Engagé dans un combat sans merci contre l’injustice et l’impunité, Germain Bittou NAMA fait connaissance du journaliste émérite Norbert ZONGO alors directeur fondateur du Journal “l’Indépendant”. Mus par les mêmes idéaux, les deux hommes ne feront désormais qu’un en matière de journalisme d’investigation. Plongeant tour à tour leur plume dans le même encrier, ils ont grandement contribué par leurs écrits à l’éveil des consciences de nombreux lecteurs, jusqu’au jour où le second (Norbert ZONGO) tomba sous les balles assassines d’un commando armé. Mais c’était sans compter avec la détermination de Germain NAMA, désormais orphelin et intérimaire de la direction du journal de son ancien compagnon. Avec d’autres confrères, la jeunesse, les syndicats et une opposition politique de plus en plus forte, il accentua la pression à travers surtout son bimensuel “l’Evénement” pour que plus rien ne soit comme avant au Burkina Faso.

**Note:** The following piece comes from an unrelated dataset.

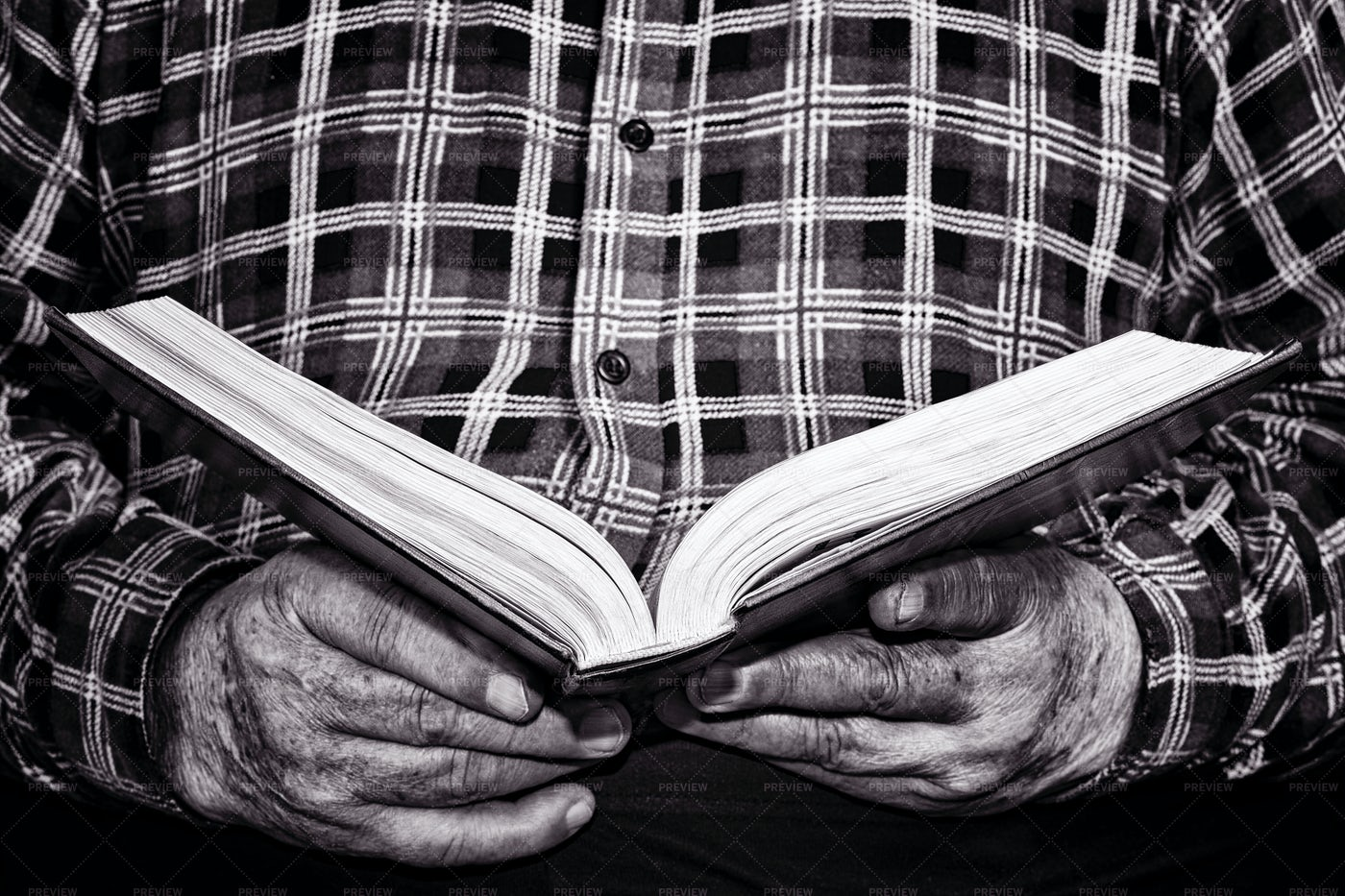 Elderly Man Reading: Stock Photos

Tapis Rouge enfin pour Bittou NAMA, un père dont l’engagement va au-delà du journalisme. Il y a 20 ans de cela, rares étaient les parents qui acceptaient que leurs enfants embrassent une carrière d’artiste. Mais une fois encore, Germain Bittou NAMA a fait l’exception. Lisez plutôt !

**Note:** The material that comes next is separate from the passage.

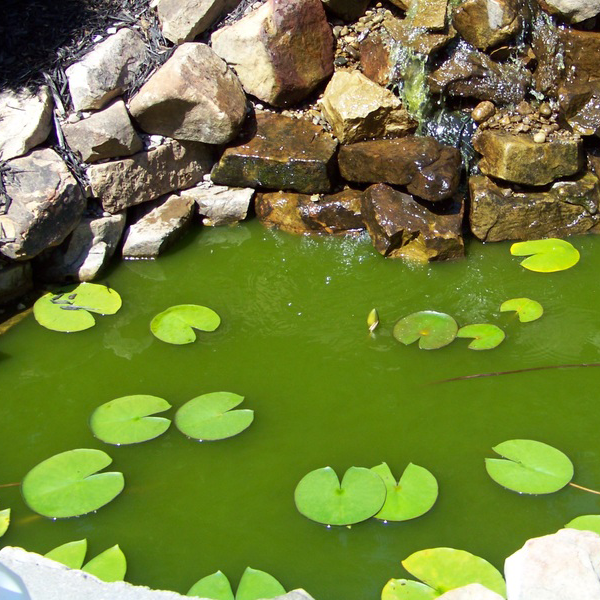 Does your pond look like this?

Germain Bittou NAMA (G.B.N) : Je me nomme Germain NAMA, je suis le directeur de publication du journal “l’évènement “que nous avons créé en 2001 avec des amis. Avant le journal “l’événement”, nous avons évolué au niveau de “l’indépendant” jusqu’en 2002 où nous avons quitté ce journal pour nous consacrer exclusivement au journal “l’événement”. Mais à côté de nos activités de journaliste, j’ai enseigné comme professeur de philosophie de 1980 à 1993.Puis j’ai été muté au niveau de la Commission Nationale pour l’UNESCO où je m’occupais du département des écoles associées au niveau de l’UNESCO.Je suis également militant associatif et l’une des premières organisations à laquelle j’ai appartenu est le SYNTER (Syndicat National des Travailleurs de l’éducation et de la Recherche) que nous avons créée en 1981. J’ai été membre fondateur et membre du premier bureau de cette organisation pendant 10 ans. Par la suite, nous avons créé le Mouvement Burkinabé des Droits de l’Homme et des Peuples (MBDHP). J’ai été le président de la commission arbitral de cette organisation et j’ai été membre de l’Union Inter-africaine des Droits de l’Homme que présidait Maître Alidou OUEDRAOGO à l’époque.
Art. : Le journalisme, c’est ce que vous faites depuis quelques temps, quelle est la petite histoire?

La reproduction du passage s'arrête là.